Littérature / Document - Sodoma de Frédéric Martel (2019)
Très médiatisé lors de sa sortie mondiale, ce gros ouvrage ( 638 pages) fait allusion à la fameuse ville de Sodome, la comparant au …. Vatican actuel. Il s’agit en fait d’une enquête sociologique sur l’homosexualité dans la cité papale.
L’auteur, Frédéric Martel, est journaliste, écrivain mais aussi spécialiste de la question homosexuelle. Il ne s’affiche donc pas comme neutre vis à vis de son sujet. On peut même le considérer comme un militant de la cause LGBT à travers ses précédents écrits. Mais qu’on ne s’y trompe pas, le livre n’est pas un pamphlet contre l’église visant à “outer” (dénoncer) les prêtres homosexuels, ni même un livre sur les problèmes de pédocriminalité, viols d’enfants, de religieuses, ou même sur le célibat (il fait bien la différence entre tout cela dans l’introduction). Il s’agit bien plus d’une enquête basée sur des interviews, l’exploration d’archives, de documents dé-classifiés et autres coupures de presse et témoignages écrits et connus. Au fil de la lecture, j’ai moi même vérifié quelques uns des faits cités par l’auteur.
Il y a donc un faisceau de preuves démontrant la forte présence d’homosexuels au coeur du Vatican, avec notamment une fameuse lettre d’un prêtre qui voulait plus se venger du pape François que dénoncer ses petits camarades. Il n’y a donc pas d’outing mais des citations de cardinaux, nonces, monsigniore qui ont déjà annoncé leur homosexualité, beaucoup quittant l’église ensuite. Mais la théorie qui émerge de cela, pour l’auteur, est que plus un prêtre dénonce l’homosexualité, plus il y a de chance qu’il soit lui même un homosexuel refoulé. Une théorie qu’il tend à défendre, à argumenter sans en faire une généralité pour autant. Ce n’est pourtant pas l’élément le plus passionnant
Le sous-titre est “Enquête au coeur du Vatican” et c’est effectivement digne d’une bonne série d’intrigue et de conspiration. Il y a clairement deux camps qui s’affrontent entre les conservateurs et les ultras face aux progressistes et gauchistes. Le Pape François se range plutôt dans ce camp, contre les premiers qui étaient représentés par son prédécesseur. Mais Bergoglio (son vrai nom) est aussi un Jésuite difficile à saisir, habile politicien malgré quelques bourdes parfois (le traitement psychiatrique des homosexuels), disant parfois tout et son contraire mais avançant méticuleusement ses pions en abattant ses adversaires. La placardisation de Burke ou la condamnation de Pell sont à ranger dans les actions majeures de ce Pape pour survivre dans ce petit monde. Mais la décision récente sur Barbarin est peut-être plus complexe qu’il n’y paraît. L’auteur nous plonge dans ces conspirations d’alcôves à l’aide de ses interviews successives, réalisées parfois par une équipe d’enquêteurs.
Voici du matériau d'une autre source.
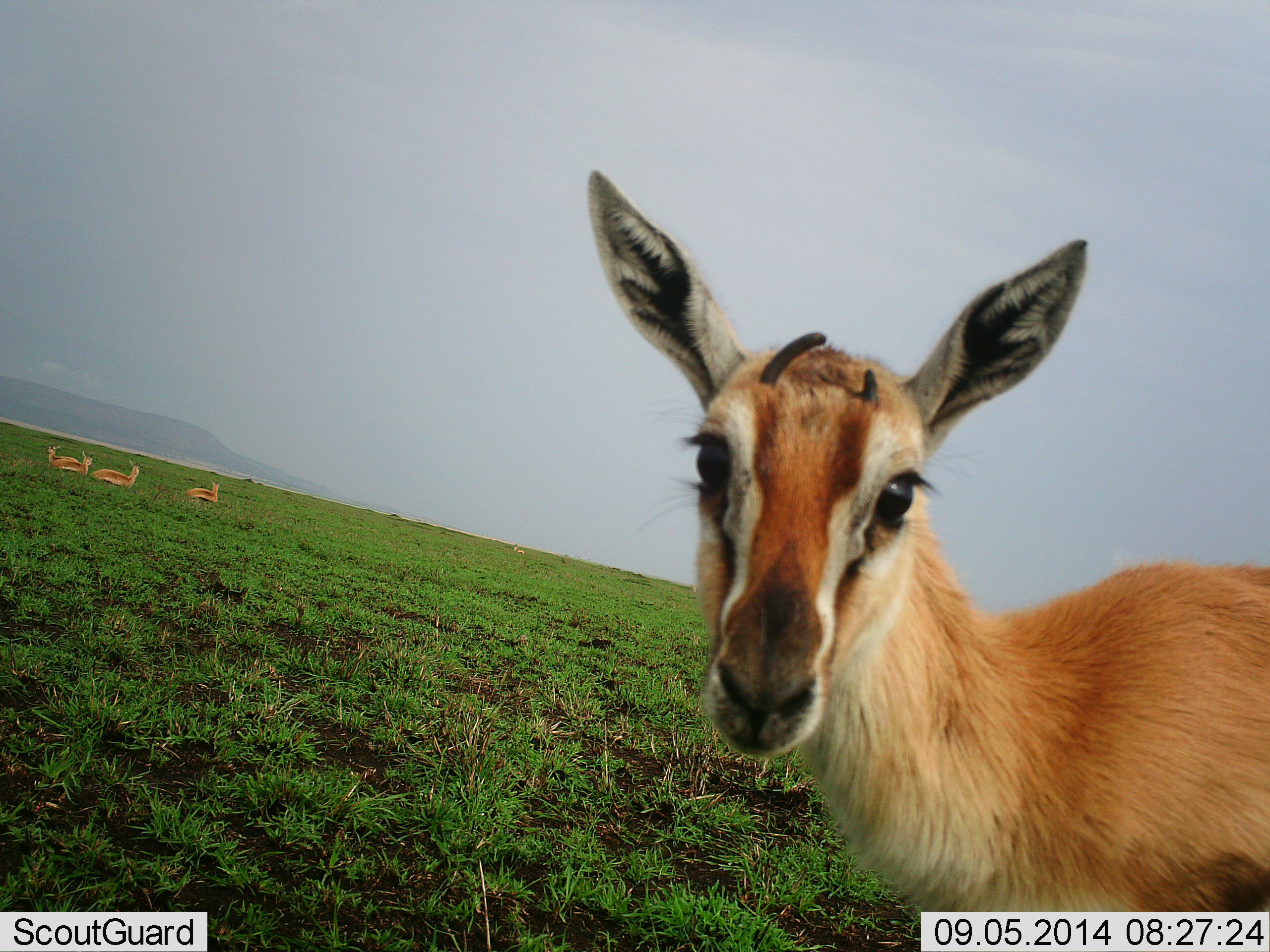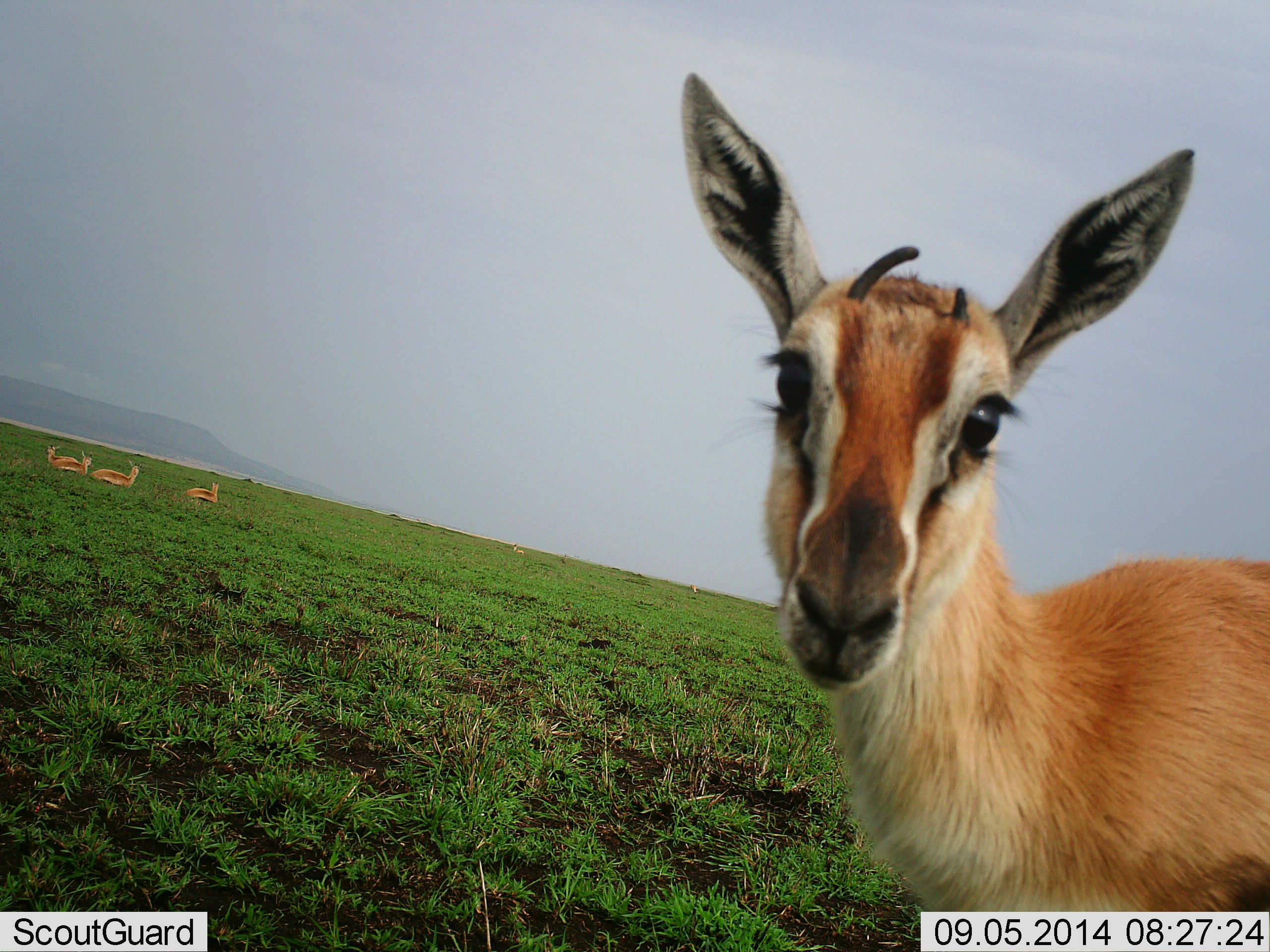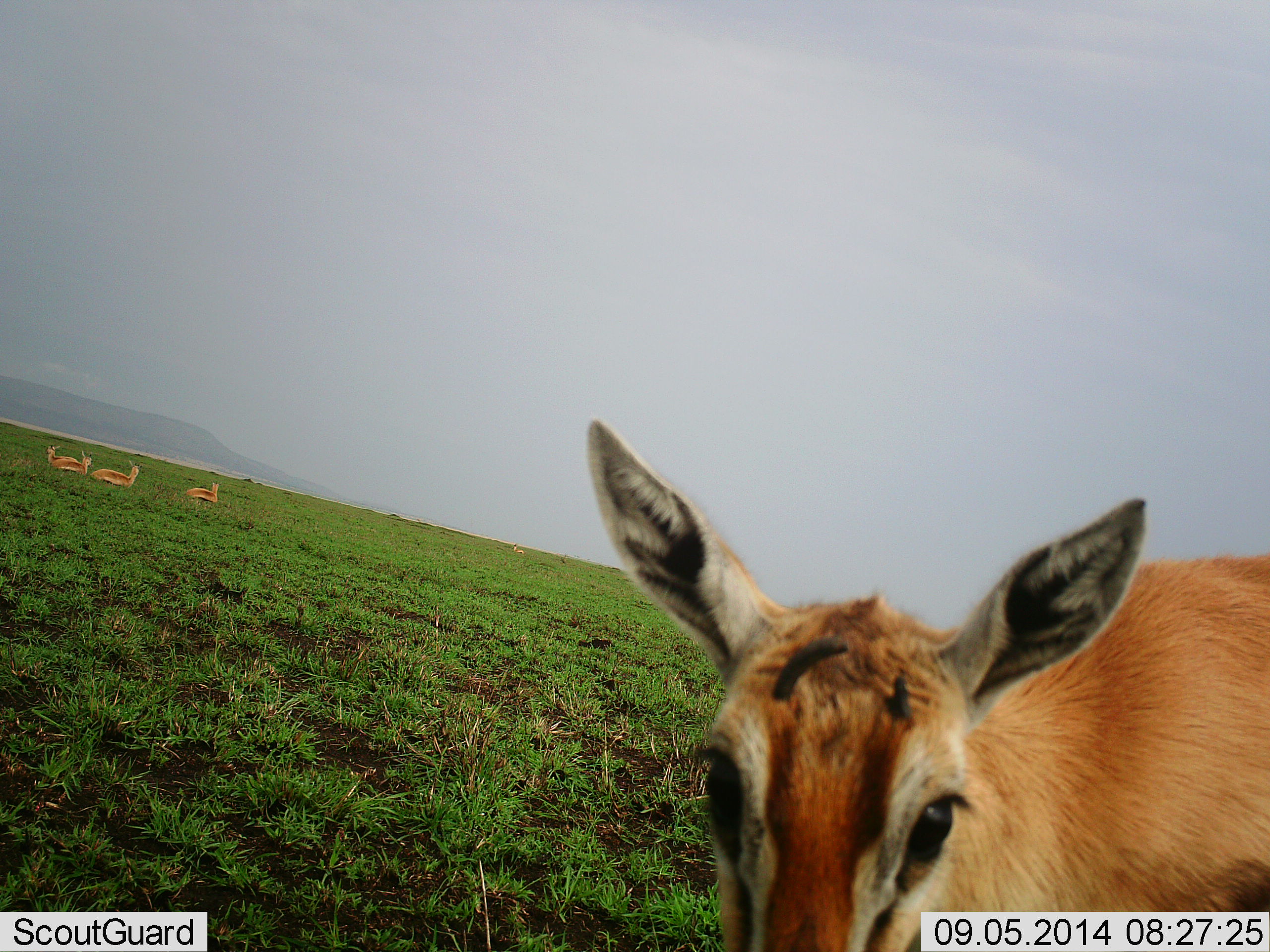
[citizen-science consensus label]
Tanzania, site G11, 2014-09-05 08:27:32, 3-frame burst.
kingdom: Animalia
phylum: Chordata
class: Mammalia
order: Artiodactyla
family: Bovidae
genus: Eudorcas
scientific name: Eudorcas thomsonii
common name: thomson's gazelle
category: gazellethomsons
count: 5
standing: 90%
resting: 70%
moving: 0%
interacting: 30%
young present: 0%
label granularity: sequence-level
Malheureusement, l’ouvrage souffre de redondances, d’éléments récurrents qui finissent par perdre un peu le récit. Bien que non chronologique, il y a des méandres complexes pour arriver à une conclusion incertaine, tant sur la personnalité du pape que sur cette fameuse théorie énoncée plus haut. Il y a des longueurs inutiles sur certains passages alors que la présentation de certains des personnages clés manque ou arrive trop tard. Et puis je goûte assez peu les passages où l’auteur tente de faire de la littérature, dans des envolées presque lyriques mais un peu ridicules. Cela dessert le récit, comme par exemple la description des appartements du Cardinal Burke (un grand ami de Donald Trump, hum….)
Le militant orienté à gauche qu’est l’auteur a du mal à cacher sa sympathie vers certains des personnages. Pourtant, cela se lit plutôt bien mais amène à un doute général sur l’ensemble de la curie. Derrière ce problème d’homosexualité se profile justement la question du célibat forcé et des frustrations. La religion Catholique est effectivement plus touchée par les scandales sexuels, bien qu’ils existent aussi dans d’autres religions…notamment celles qui prônent un célibat. Martel souhaitait-il démontrer que le lobbyisme gay dénoncé par les conservateurs n’était pas où l’on croyait ? Entre l’intention et le résultat, difficile de faire un choix de lecteur.